Le monde inconnu qui l’attend l’intimide et lui fait peur. Il résiste à la tentation de l’enfermement. Il descend de l’auto.
Au parloir, il rencontre son « ange gardien », Jacques, un jeune homme énergique et sportif. Heureusement, l’ange en question n’est pas encore au courant des déboires sportifs de celui qu’il devra initier à la vie de juvéniste, les premiers pas de la montée jusqu’à la vie religieuse. La prise d’habit et la profession lui semblent bien lointaines. En fait, il n’y pense pas vraiment. Il est figé. Il attend.
Sa mère est autorisée — seule et unique fois — à se rendre dans le grand dortoir pour y ranger le trousseau de son fils dans la table de nuit. Elle lui a acheté une belle robe de chambre et des pantoufles. Il ne sait pas trop comment réagir : son lit est « à l’étage » au-dessus de celui de son ange gardien. Et il y a une bonne centaine d’autres lits, sinon plus, dans cet immense dortoir. Il se sent bien loin de sa chambre où il faisait monter Mickey, malgré l’interdiction de sa mère.
Retour au parloir. Encore le silence. Il regarde les animaux empaillés qui le décorent avec les inévitables sansevières, les larmes de belle-mère, qui se retrouvent dans tous les parloirs de toutes les communautés religieuses.
C’est le temps pour ses parents de remonter à Mont-Rolland. Le temps de donner un bec à sa mère et une poignée de main à son père. Il les raccompagne à l’auto. Puis il la regarde s’engager dans la longue allée… Il ne reverra ses parents que dans deux mois, exigence de la Règle.
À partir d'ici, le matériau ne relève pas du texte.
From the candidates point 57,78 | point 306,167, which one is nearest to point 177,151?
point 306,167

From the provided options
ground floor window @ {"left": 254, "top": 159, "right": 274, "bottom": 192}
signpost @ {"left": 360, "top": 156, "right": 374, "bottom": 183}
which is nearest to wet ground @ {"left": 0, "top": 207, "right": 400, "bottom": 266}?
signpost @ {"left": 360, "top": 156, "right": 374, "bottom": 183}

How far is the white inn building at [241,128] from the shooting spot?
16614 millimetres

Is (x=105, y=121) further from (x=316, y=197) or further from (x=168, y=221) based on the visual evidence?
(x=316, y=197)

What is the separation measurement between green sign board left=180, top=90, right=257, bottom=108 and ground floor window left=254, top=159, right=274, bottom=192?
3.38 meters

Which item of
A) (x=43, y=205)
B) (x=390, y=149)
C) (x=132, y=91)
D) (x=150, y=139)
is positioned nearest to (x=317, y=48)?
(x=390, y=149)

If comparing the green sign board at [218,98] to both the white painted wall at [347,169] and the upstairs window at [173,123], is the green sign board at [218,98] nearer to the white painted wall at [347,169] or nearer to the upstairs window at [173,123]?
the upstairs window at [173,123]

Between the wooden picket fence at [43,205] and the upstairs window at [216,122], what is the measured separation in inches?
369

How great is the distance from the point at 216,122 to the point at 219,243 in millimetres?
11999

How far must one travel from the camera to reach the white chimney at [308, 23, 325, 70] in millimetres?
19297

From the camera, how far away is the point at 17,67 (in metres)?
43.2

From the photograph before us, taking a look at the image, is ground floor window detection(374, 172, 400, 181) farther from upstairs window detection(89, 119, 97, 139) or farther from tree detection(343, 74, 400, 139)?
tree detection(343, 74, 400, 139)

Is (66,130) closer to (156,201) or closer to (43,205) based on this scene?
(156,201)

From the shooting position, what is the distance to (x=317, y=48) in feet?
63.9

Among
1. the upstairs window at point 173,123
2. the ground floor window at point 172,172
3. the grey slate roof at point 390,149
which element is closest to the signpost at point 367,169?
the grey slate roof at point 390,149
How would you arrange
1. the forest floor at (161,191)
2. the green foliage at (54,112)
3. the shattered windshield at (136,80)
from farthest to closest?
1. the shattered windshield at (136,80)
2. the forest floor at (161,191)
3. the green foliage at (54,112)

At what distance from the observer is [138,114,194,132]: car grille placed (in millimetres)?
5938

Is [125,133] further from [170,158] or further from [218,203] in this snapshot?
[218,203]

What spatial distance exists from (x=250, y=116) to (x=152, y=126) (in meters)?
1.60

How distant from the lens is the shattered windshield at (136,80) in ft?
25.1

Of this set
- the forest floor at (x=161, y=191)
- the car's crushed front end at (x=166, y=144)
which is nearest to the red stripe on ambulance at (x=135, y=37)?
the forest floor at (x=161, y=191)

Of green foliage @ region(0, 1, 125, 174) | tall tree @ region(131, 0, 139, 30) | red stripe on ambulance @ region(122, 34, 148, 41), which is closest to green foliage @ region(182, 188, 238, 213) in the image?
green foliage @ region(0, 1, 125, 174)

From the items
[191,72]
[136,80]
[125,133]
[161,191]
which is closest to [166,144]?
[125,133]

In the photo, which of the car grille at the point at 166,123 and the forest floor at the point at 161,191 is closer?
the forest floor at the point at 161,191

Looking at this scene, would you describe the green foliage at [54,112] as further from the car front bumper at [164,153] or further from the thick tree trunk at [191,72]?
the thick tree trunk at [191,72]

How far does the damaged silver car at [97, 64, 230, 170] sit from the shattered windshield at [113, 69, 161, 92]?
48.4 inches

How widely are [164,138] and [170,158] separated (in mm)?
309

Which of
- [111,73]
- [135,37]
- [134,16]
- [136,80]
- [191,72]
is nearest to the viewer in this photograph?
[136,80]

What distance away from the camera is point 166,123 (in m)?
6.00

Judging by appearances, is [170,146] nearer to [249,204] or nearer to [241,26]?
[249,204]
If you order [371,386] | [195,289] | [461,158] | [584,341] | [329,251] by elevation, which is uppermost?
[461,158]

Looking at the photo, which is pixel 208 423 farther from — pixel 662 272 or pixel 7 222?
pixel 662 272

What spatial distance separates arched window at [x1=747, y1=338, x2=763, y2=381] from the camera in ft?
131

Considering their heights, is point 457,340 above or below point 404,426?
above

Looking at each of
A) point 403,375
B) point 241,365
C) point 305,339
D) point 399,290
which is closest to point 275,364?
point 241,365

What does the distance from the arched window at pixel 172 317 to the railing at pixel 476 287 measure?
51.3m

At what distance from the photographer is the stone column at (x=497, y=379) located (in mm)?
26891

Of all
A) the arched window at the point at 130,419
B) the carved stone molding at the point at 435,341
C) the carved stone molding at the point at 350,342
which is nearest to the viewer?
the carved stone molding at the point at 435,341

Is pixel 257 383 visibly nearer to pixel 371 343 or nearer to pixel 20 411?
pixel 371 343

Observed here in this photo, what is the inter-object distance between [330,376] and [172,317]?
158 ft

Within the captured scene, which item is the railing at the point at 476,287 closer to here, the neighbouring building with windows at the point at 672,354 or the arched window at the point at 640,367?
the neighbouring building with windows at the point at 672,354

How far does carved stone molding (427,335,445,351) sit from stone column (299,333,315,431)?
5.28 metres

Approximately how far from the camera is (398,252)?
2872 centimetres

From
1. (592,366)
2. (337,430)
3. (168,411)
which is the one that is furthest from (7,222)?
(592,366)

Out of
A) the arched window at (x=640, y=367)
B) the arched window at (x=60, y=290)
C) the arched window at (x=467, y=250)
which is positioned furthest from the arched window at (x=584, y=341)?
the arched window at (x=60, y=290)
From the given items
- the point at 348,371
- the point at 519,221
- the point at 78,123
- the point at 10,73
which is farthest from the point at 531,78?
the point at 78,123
Pas de parloir non plus durant l’Avent et le Carême. Il ne retournera à la maison familiale que le 26 décembre; Noël comme les Rois et Pâques se fêtent en communauté.
Non, il ne faut pas qu’il pleure. Surtout pas devant son ange gardien si énergique. Ensemble, ils rejoignent les autres juvénistes, les anciens et les nouveaux. Il ne connaît personne. Il ne retient pas les noms de ceux qui lui sont présentés.
Ses parents sont déjà loin. Sa mère doit pleurer toutes les larmes de son corps et son père, allumer rouleuse sur rouleuse. Ils ne parlent pas. Ils trouvent tout de même que leur autre fils aurait pu se forcer et accompagner son petit frère en ce grand jour… Même s’il leur crève le cœur, ce jour est tout de même grand à leurs yeux de bons catholiques qui viennent d’offrir leur fils à Dieu.
Grand jour? a-t-il lui-même pensé pendant longtemps… avec un point d’interrogation.
À cinq heures de l’après-midi — on ne disait pas encore dix-sept heures —, premières Vêpres chantées en latin suivies du salut au Saint Sacrement.
Le souper à six par table. La vaisselle.
Le jeu, maudit jeu qui fera de lui un paria durant toutes ses années de « vie religieuse ».
La prière du soir. Le directeur parle de la grandeur de l’appel de Dieu… et des conséquences pour ceux qui n’y répondent pas. Une odeur de soufre plane sur la salle d’études. L’odeur de l’enfer qui le terrorise depuis son jeune âge.
La longue montée, en rang et en silence, jusqu’au dortoir. Il est un des premiers dans les rangs. Il n’a pas encore connu ses premières poussées de croissance.
Douche : une fois par semaine. Le matin, on se lave la figure et les dents à l’eau froide. Le soir, les dents et les pieds, toujours à l’eau froide.
Tentative d’escalade pour rejoindre sa couche. Échec. L’ange l’aide, non sans lever les yeux au ciel, sans doute découragé de ce garçon maladroit dont il a la garde.
Première nuit… blanche, ou presque. Il s’endort au petit matin. En fait, une heure pas plus avant le lever : Laudetur, Jesus Christus. Et Maria mater ejus. Amen.
Sa première journée d’appelé par Dieu commence.
***
Soixante ans plus tard, il n’est toujours pas convaincu que ce fut le plus grand jour de sa vie. Il le subit encore, chaque année… que le 30 août tombe un dimanche, ou non.